> _Assignment_
I would like you to transcribe all of the data exactly.

BEGIN Records provided

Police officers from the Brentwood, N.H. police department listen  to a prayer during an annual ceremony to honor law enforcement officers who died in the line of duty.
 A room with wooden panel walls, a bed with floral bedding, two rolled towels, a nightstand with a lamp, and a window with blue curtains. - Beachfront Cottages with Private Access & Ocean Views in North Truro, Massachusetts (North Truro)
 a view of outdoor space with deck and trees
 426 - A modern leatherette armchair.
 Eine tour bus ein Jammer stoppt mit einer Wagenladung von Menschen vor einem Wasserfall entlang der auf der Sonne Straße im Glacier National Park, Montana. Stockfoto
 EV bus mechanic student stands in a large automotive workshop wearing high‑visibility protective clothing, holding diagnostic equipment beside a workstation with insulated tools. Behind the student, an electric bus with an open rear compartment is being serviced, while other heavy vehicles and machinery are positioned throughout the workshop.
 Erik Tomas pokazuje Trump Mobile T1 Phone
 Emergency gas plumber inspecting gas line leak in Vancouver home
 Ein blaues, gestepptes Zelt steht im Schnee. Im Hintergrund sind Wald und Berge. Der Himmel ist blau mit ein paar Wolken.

END Records provided

> _Finished exercise_
Police officers from the Brentwood, N.H. police department listen  to a prayer during an annual ceremony to honor law enforcement officers who died in the line of duty.
 A room with wooden panel walls, a bed with floral bedding, two rolled towels, a nightstand with a lamp, and a window with blue curtains. - Beachfront Cottages with Private Access & Ocean Views in North Truro, Massachusetts (North Truro)
 a view of outdoor space with deck and trees
 426 - A modern leatherette armchair.
 Eine tour bus ein Jammer stoppt mit einer Wagenladung von Menschen vor einem Wasserfall entlang der auf der Sonne Straße im Glacier National Park, Montana. Stockfoto
 EV bus mechanic student stands in a large automotive workshop wearing high‑visibility protective clothing, holding diagnostic equipment beside a workstation with insulated tools. Behind the student, an electric bus with an open rear compartment is being serviced, while other heavy vehicles and machinery are positioned throughout the workshop.
 Erik Tomas pokazuje Trump Mobile T1 Phone
 Emergency gas plumber inspecting gas line leak in Vancouver home
 Ein blaues, gestepptes Zelt steht im Schnee. Im Hintergrund sind Wald und Berge. Der Himmel ist blau mit ein paar Wolken.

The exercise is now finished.